Challenges faced by the project include people who create roadblocks to hinder the implementation of the aerotropolis strategy, as they have misunderstood the model and its potential to impact people at all socioeconomic levels, especially those who are at lower levels.

Kasarda says some people also believe airports are damaging to the environment; however, aviation has less impact on the environment than other modes of transport, contributing only 2% to greenhouse gas emissions.

Beyond Ekurhuleni
Besides Ekurhuleni, Kasarda has visited Durban, in KwaZulu-Natal, which also has plans to develop an aerotropolis around the King Shaka International Airport (KSIA), which is north of the city.

“I was impressed with the long-term plan for development at the airport, such as the Dube Tradeport air logistics complex,” says Kasarda.

He adds that the development of an aerotropolis around the KSIA will be a greater challenge than that of Ekurhuleni, as the area does not have the local market size or the air connectivity. Therefore, it will have to develop the needed logistic systems and commercial facilities to grow its economy and aviation routes.

“Durban does have a solid plan that fits the aerotropolis model well, but it will likely take at least two decades for the evolution of a successful aerotropolis.”

However, Kasarda notes that the planners and landowners recognise that the Durban Aerotropolis development will be incremental and therefore have a realistic 20- to 40-year plan to foster aerotropolis development.

“Both the KSIA and the Dube Tradeport are first-class modern facilities that have good prospects to form the core of a Durban aerotropolis. Further, the airport has a vast amount of open land around it for future aviation-linked commercial development.”

Although Kasarda has not met leadership in Cape Town, he has seen the Cape Town International Airport, which is in a built-up area like ORTIA, but there are zones near the airport that are suited to development into logistics and distribution centres, following aerotropolis principals.

Meanwhile, the natural beauty of Cape Town will make it a powerful magnet for conventions and meetings. The basics are available in Cape Town, but Gauteng has the economic scale and global air connectivity that gives it certain advantages for aerotropolis development, therefore, things will happen a lot faster here.

“From what I could tell, leadership in Cape Town is just beginning to think about how the aerotropolis model can boost their municipality’s competitiveness and future commercial success.”

City of Cape Town media manager Kylie Hatton says the development of an aerotropolis economy is not something currently planned or envisioned for Cape Town.

“However, we are in the process of developing a long-term vision for Cape Town, which will guide the city in terms of the possible areas of development it would like to target.”

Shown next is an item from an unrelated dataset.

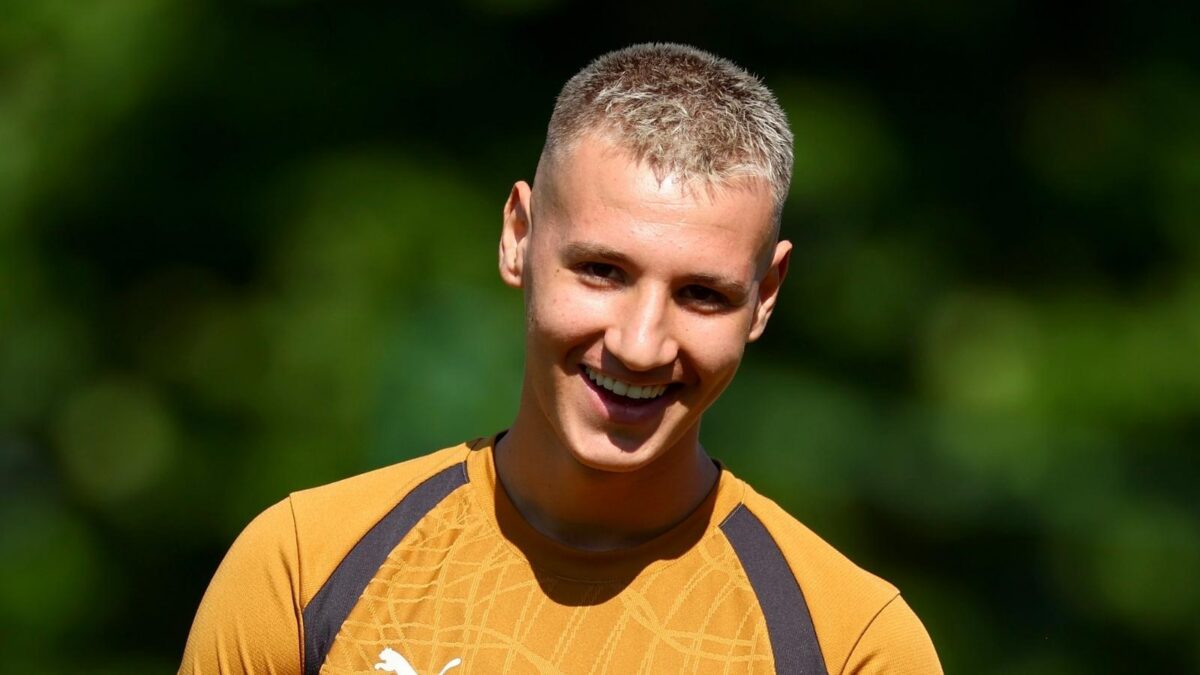 Raduno Milan, si lavora sui tiri: gol clamoroso di Camarda. Bene anche Nkunku e Guernier | VIDEO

Meanwhile, the Ekurhuleni municipality has discussed the aerotropolis project with the Airports Company South Africa (Acsa), which is an essential part of the project’s success.

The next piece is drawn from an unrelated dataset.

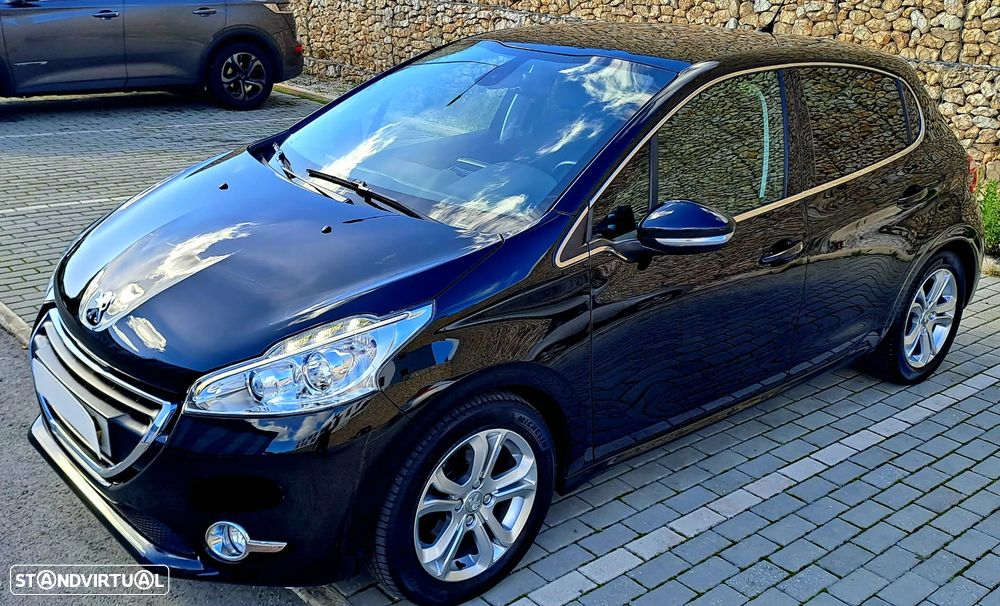 Peugeot 208 1.4 HDi Allure - 27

Acsa plans a 161% tariff hike over the next five years, but Gungubele believes these high tariff hikes will be mitigated through the development of the aerotropolis that will generate substantial revenue for ORTIA.

“Once the aerotropolis is operational, it will generate substantial additional revenue for Acsa, as investment on and around the airport will supersede higher tariffs by increasing the base from which Acsa derives its revenue.”

Acsa and ORTIA in particular, recognise the importance of this project from a growth and developmental point of view, says Acsa’s communications and brand manager at ORTIA Unathi Batyashe–Fillis.

“As a major hub airport on the African continent, OR Tambo International is at the epicentre of the aerotropolis and, therefore, a key component and driver of the concept. While discussions with Ekurhuleni and the provincial government are still in their formative stages, Acsa is aligned with the city’s growth path and recognises its existence as an aerocity in an aerotropolis.”

She says Acsa will continue to work closely with all stakeholders, particularly Ekurhuleni and the province, to implement an integrated set of strategies, policies and actions.